Meines ist ein Sessel, den eine Polsterin vor einem Jahr in einem alten Holzgestell wieder aufgepolstert hat. Wunderbar, um abends zu entspannen. Und staunend zu genießen, wie in ein schon ausrangiertes Möbel neues Leben eingehaucht werden kann. Ich hoffe schon, dass ich diesem Möbel immer wieder genügend Zeit widmen kann.

Auch Jesus hatte ein Lieblingsmöbel.
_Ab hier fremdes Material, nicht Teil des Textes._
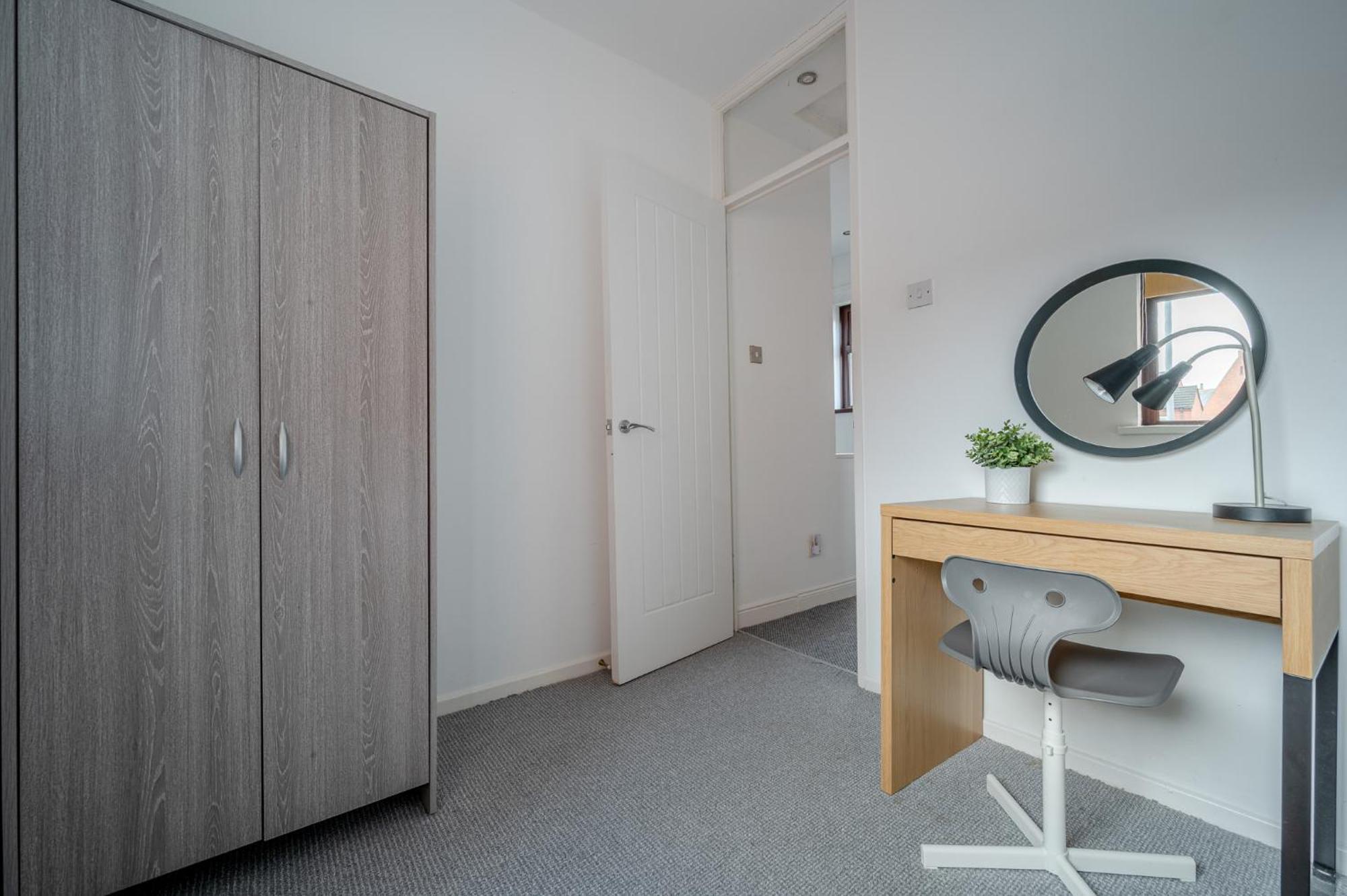 Anjore House - Belfast Serviced Apartment Eksteriør bilde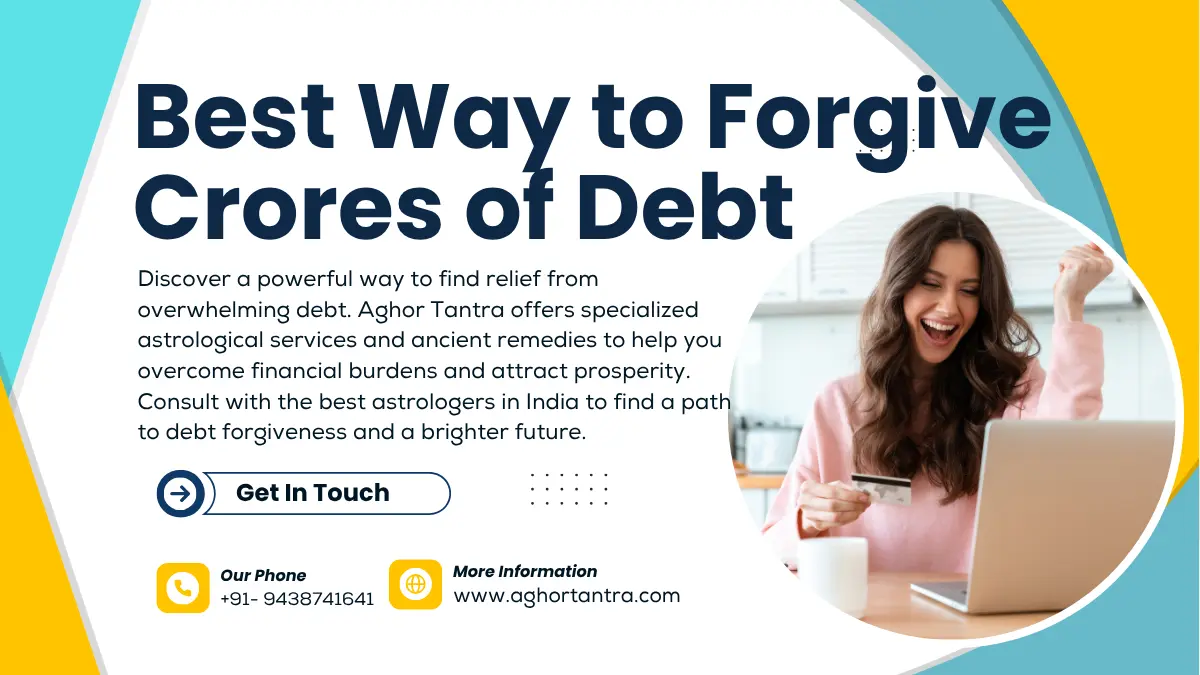Crores of Debt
Sein Lieblingsmöbel ist der runde Tisch. Zumindest symbolisch. Tische, wie wir sie heute kennen, gabs damals ja noch nicht. Meist saß man gemeinsam im Kreis auf dem Boden.  Was man miteinander essen und genießen wollte, stand in der Mitte. Die Pflege solcher Tischgemeinschaft wurde zu einem Markenzeichen von Jesus. So oft ist er mit ganz unterschiedlichen Menschen auf diese Weise zusammengesessen, dass er in manchen Kreisen als „Fresser und Weinsäufer“ verschrien war. Dabei ging es ihm um etwas ganz anderes. Er hat auf diese Weise nämlich Menschen in seinen Kreis, an seinen Tisch geholt, für die an anderen „Tischen“ kaum Platz war. Zolleinnehmer, die mit der verhassten römischen Besatzungsmacht zusammengearbeitet haben. Prostituierte, mit denen man den öffentlichen Kontakt lieber vermieden hat.  
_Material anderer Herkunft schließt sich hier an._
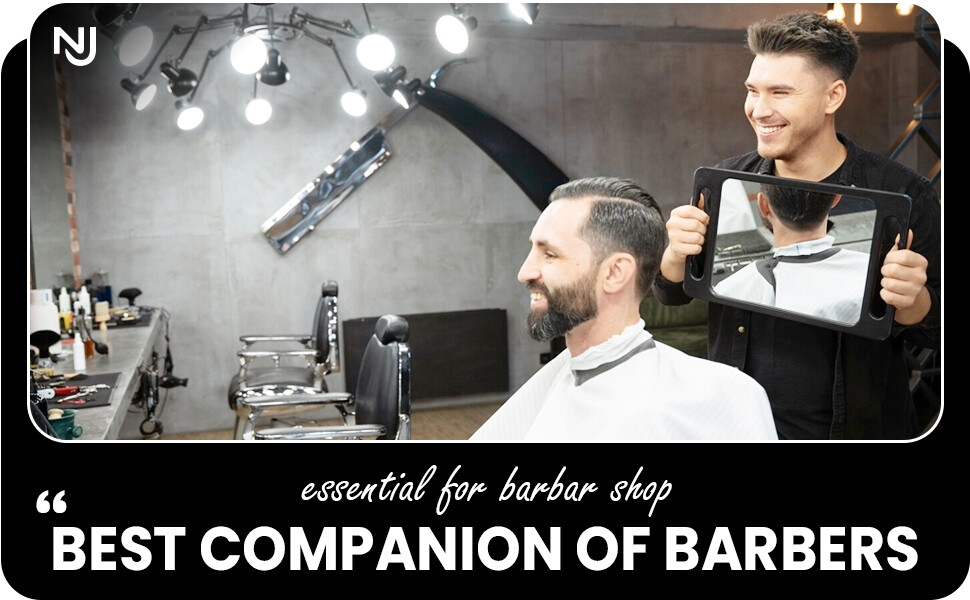 Professional Barber Shaver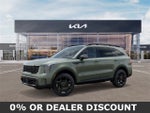 2026 Kia Sorento X-Line EX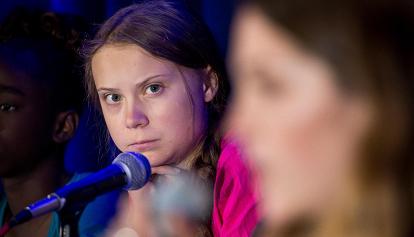 Wutrede von Greta Thunberg bei UNO-Klimagipfel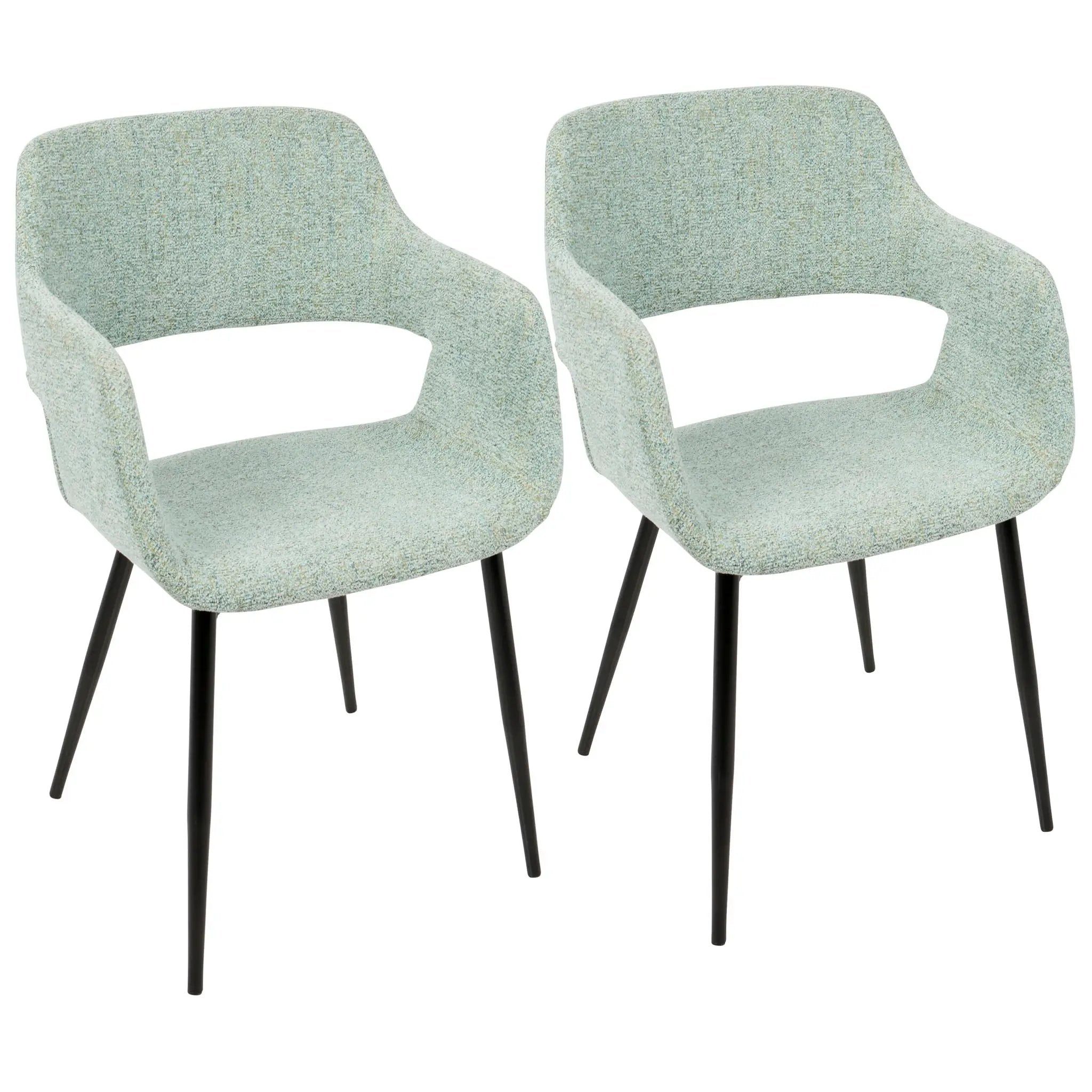 Margarite - Mid Century Modern Dining Chair (Set of 2) by Unique Piece Furniture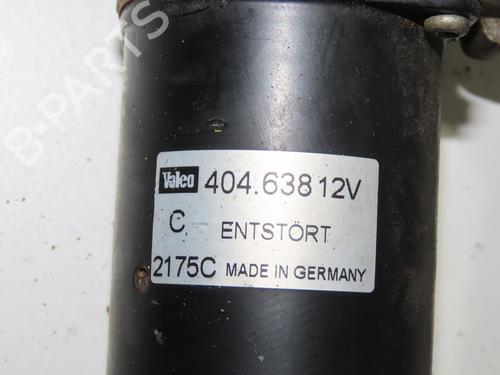 Front wiper motor PEUGEOT 307 (3A/C) 1.6 HDi 110 | BP9585186M29 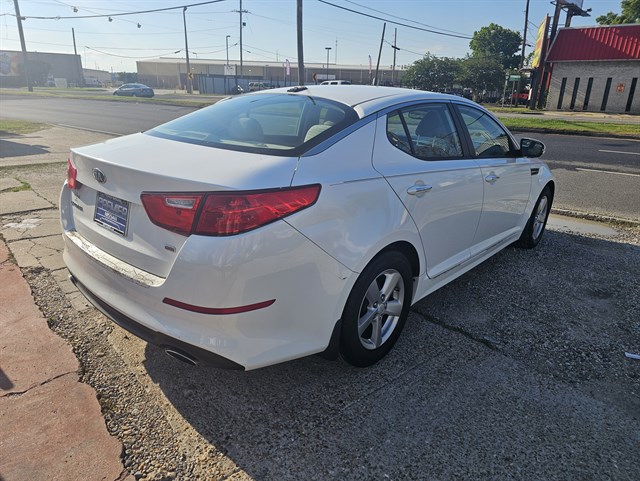 2014 Kia Optima LX - Photo 6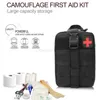 Überlebenstasche, Outdoor-Medizinbox, große SOS-Tasche/Paket, taktische Armee-Erste-Hilfe-Tasche, medizinische Kit-Taschen, Molle EMT Notfallgürtel, Gürteltasche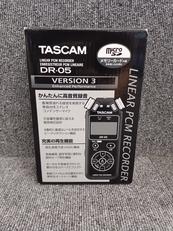 ボイスレコーダー|TASCAM
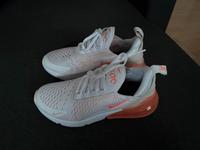 Nike Air weiß Größe 38 wie neu Nordrhein-Westfalen - Dormagen Vorschau
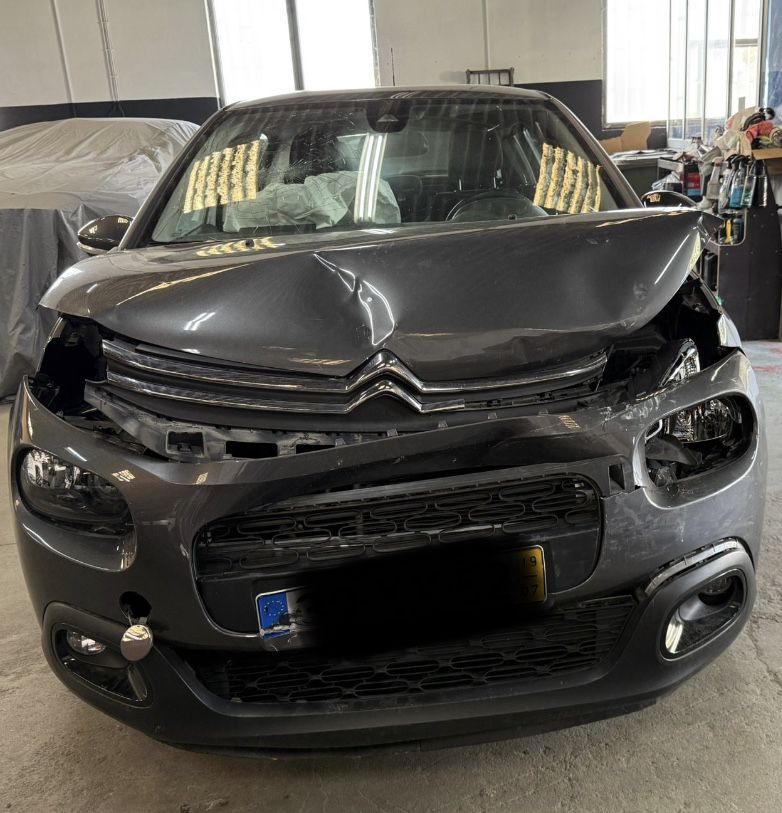 Citroen c3 1.2 / Nacional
Wenn Jesus den Menschen ein positives Bild von der Zukunft vor Augen stellen wollte, dann sah das genau so aus: Alle Menschen versammeln sich gemeinsam um einen Tisch. Ohne Unterschied. Ohne oben und unten. „Hört, wie ich mir Gottes neue Welt vorstelle, sagt er einmal: Sie werden kommen von Osten und von Westen, von Norden und Süden, die zu Tische sitzen werden im Reich Gottes.“ (Lukas 13,29)

Gemeinsam entspannt am Tisch Gottes sitzen. Das ist eine schöne Vorstellung. Und vielleicht liege ich am Ende mit meinem neuen Sessel da gar nicht so schlecht.  Er lädt nicht nur ein zum Entspannen. Er passt auch wunderbar an jeden runden Tisch. Und lässt mich so jedes Mal schon im Voraus etwas vom Reich Gottes kosten.